Trocámos um abraço e o velhote saiu, apressado, depois de agradecer e pagar a conta. Eu fiquei mais um pouco, pondo os pensamentos em ordem e preparando-me sem pressas para sair. Foi quando vi uma luva de Papai Noel caída no chão, junto ao meu banco.

Vesti o casaco rapidamente, e ainda fui às pressas tentar apanhá-lo lá fora, mas não consegui. Então, acabei subindo a avenida até às grandes lojas onde eu sabia que ele iria estar. E já havia uma grande quantidade de crianças que o aguardavam em frente do cadeirão onde ele iria sentar-se, mas ele ainda não estava presente. Deixei a luva com um funcionário que me disse que ele tinha chegado e saído de novo, procurando uma luva que tinha perdido pelo caminho.

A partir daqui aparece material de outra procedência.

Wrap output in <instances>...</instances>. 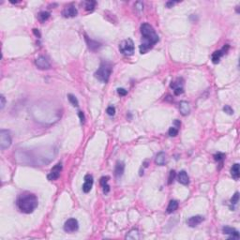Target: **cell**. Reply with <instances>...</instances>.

Regressei ao bar para apanhar algumas coisas que lá tinha deixado. Quando entrei vi imediatamente um presente em cima do banco que eu usava ao balcão, com um pequeno cartão entalado debaixo do laço. Dizia apenas:  

“Permita-me um gesto de amizade. Este era o presente que desejou oferecer a sua esposa. Aqui está, como recordação do Papai Noel”.

Desta vez, pedi um ponche quente, em homenagem ao bom velhinho.